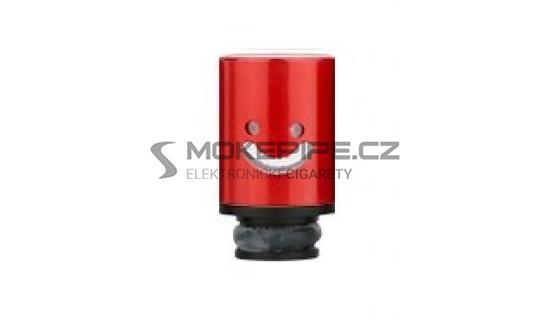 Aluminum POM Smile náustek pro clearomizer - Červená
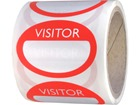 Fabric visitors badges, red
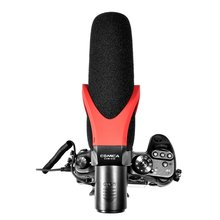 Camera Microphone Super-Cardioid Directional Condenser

====================

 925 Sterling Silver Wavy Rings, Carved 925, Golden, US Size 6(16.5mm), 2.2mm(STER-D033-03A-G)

====================

What to produce:
Only the lines above from the one containing "Aluminum POM Smile" through the one containing "Camera Microphone Super-Cardioid" should be returned, verbatim and inclusive, with pictures excluded.

Expected output:
 Aluminum POM Smile náustek pro clearomizer - Červená
 Fabric visitors badges, red
 Camera Microphone Super-Cardioid Directional Condenser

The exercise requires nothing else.